The visual of this segment is very different because of the time in which was set. However, the quality remains the same, and that is extremely high.
The costumes are very simple, demonstrating the class of those people (lower class to be more specific), and the same can be said about the buildings, a very basic settlement of working people establishing themselves in the location in hopes of a new, and better life.
In the place of the strong colorful neon lights, we have the shine of bonfires, torches, and lanterns, and everything has a dusty look to it. I think this look is marvelous, I usually love the rebuilding of these centuries for film, at least this poor part of settlers, not so much of the higher class but well I don’t like the higher class in general, even today.
I can’t properly say “17th” century, I have many difficulties around that. Every time I say it, it sounds off for my ears, but I’ll try it anyway.

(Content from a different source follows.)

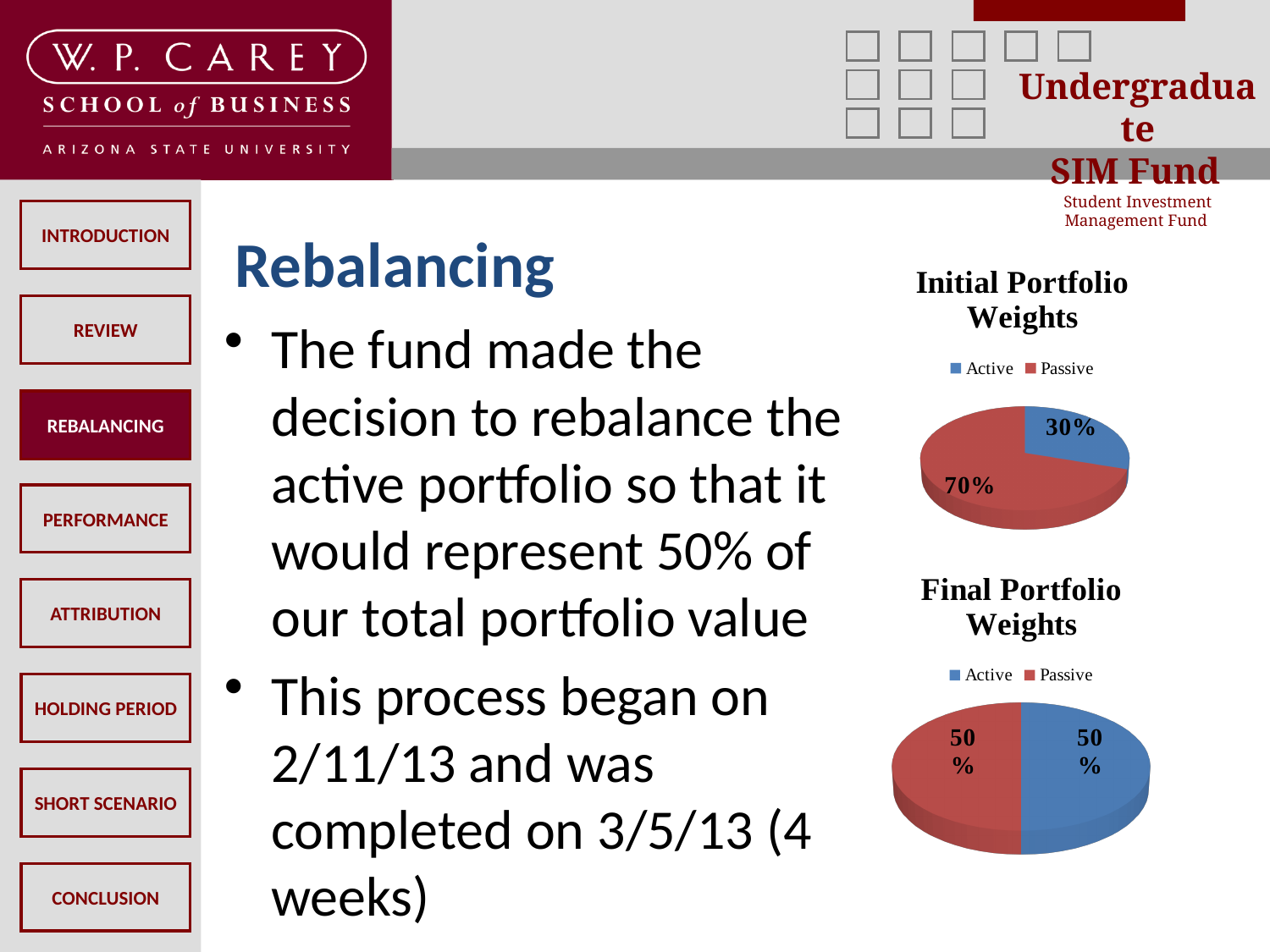
In the Final Portfolio Weights chart, what share does Active have? 50% In the Initial Portfolio Weights chart, what share does Passive have? 70% In the Initial Portfolio Weights chart, which slice is the smallest? Active In the Initial Portfolio Weights chart, what is the difference between the Passive and Active shares? 40% In the Initial Portfolio Weights chart, which slice is the largest? Passive How many entries does the legend of the Final Portfolio Weights chart list? 2 In the Initial Portfolio Weights chart, which is larger, Active or Passive? Passive In the Final Portfolio Weights chart, what share does Passive have? 50% What kind of chart is the Final Portfolio Weights chart? Pie chart How many slices does the Initial Portfolio Weights chart have? 2 In the Final Portfolio Weights chart, what colour is the Active slice? Blue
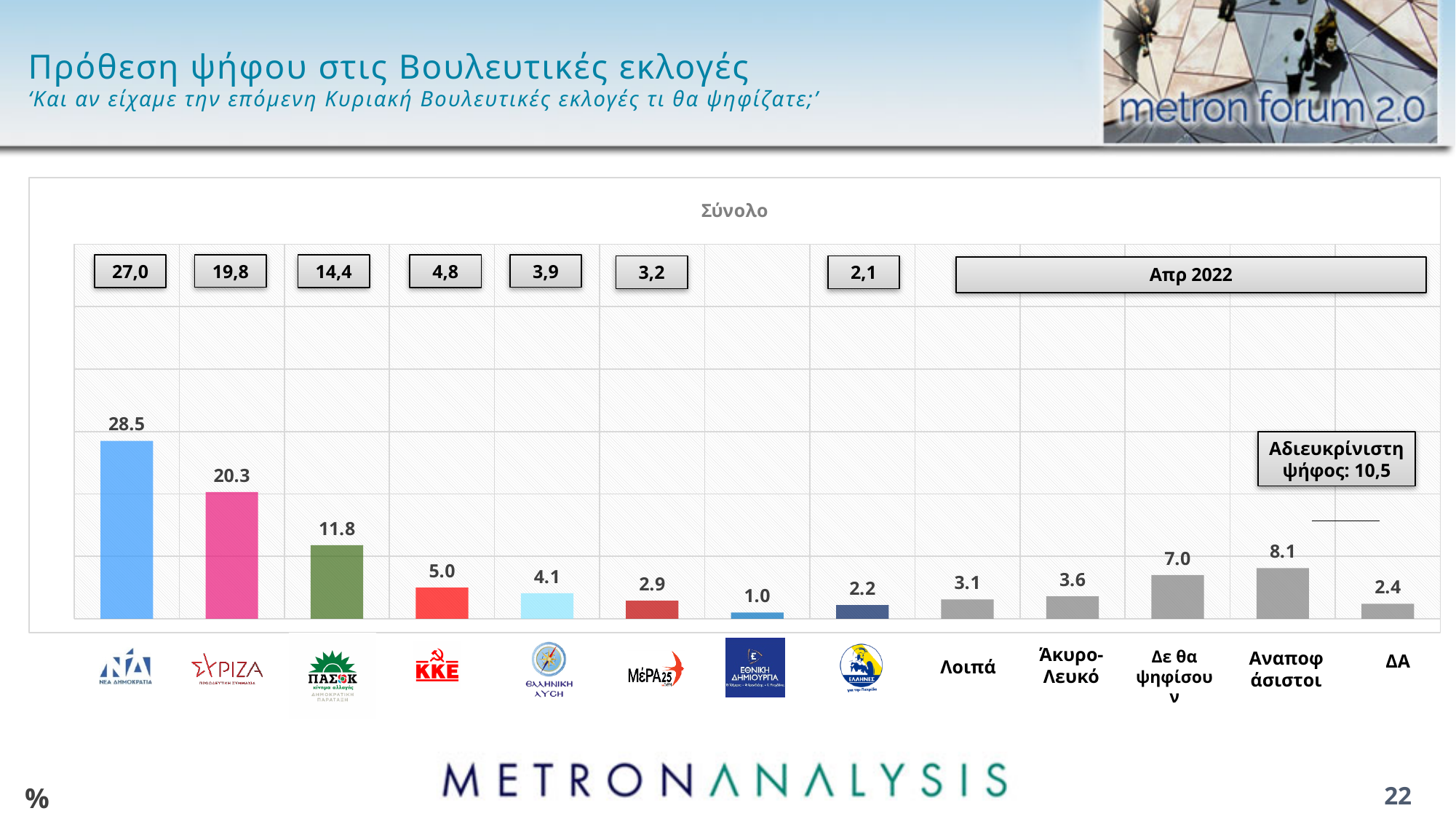
What is the value of the bar for Αναποφάσιστοι? 8.1 What is the value of the bar for ΚΚΕ? 5.0 Which category has the highest bar? ΝΕΑ ΔΗΜΟΚΡΑΤΙΑ What kind of chart is shown on the slide? Bar chart Which category has the lowest bar? ΕΘΝΙΚΗ ΔΗΜΙΟΥΡΓΙΑ (1.0) What is the difference between the bars for ΝΕΑ ΔΗΜΟΚΡΑΤΙΑ and ΣΥΡΙΖΑ? 8.2 What is the value of the bar for Λοιπά? 3.1 What is the value of the bar for ΔΑ? 2.4 What is the Απρ 2022 value shown in the box above the ΠΑΣΟΚ bar? 14,4 Which is larger, the bar for Δε θα ψηφίσουν or the bar for Άκυρο-Λευκό? Δε θα ψηφίσουν How many bars are plotted in the chart? 13 What is the title shown above the chart? Σύνολο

So, since we’re in the 17th century, what marked me the most was the original score. I can’t even remember if in the previous two it was the same score, but now that I noticed, I can safely say that it’s in my top all-time scores. it’s up there with the North Irish series The Fall and the Indian movie Bulbbul, among others.
It’s so intense and emotional, it enhances everything we’re feeling, both positively (like in the romance scenes) as negatively (like in the scary or tense scenes).
And back to 1994, we have, among other things, of course, Pixies. They were present in the first movie, but since I was focused on other things, I even forgot about Pixies, that is a band I really like and finishes the trilogy with a high very high note.
Fear Street: Part Three – 1666, it’s hard to say goodbye for something so good, that we so dearly liked, however, part three did a phenomenal job concluding it, I’m satisfied. Each one of the three movies can hold their own, but as a trilogy that it really thrives. The three together makes a much better experience.
I honestly think the fear street trilogy is a game-changer for slashers, and for the horror genre, in general. Let’s hope to see many more like it in the near future. And I’ll give Fear Street: Part Three – 1666 a bittersweet, and melancholic, 9 Moons to wrap everything up.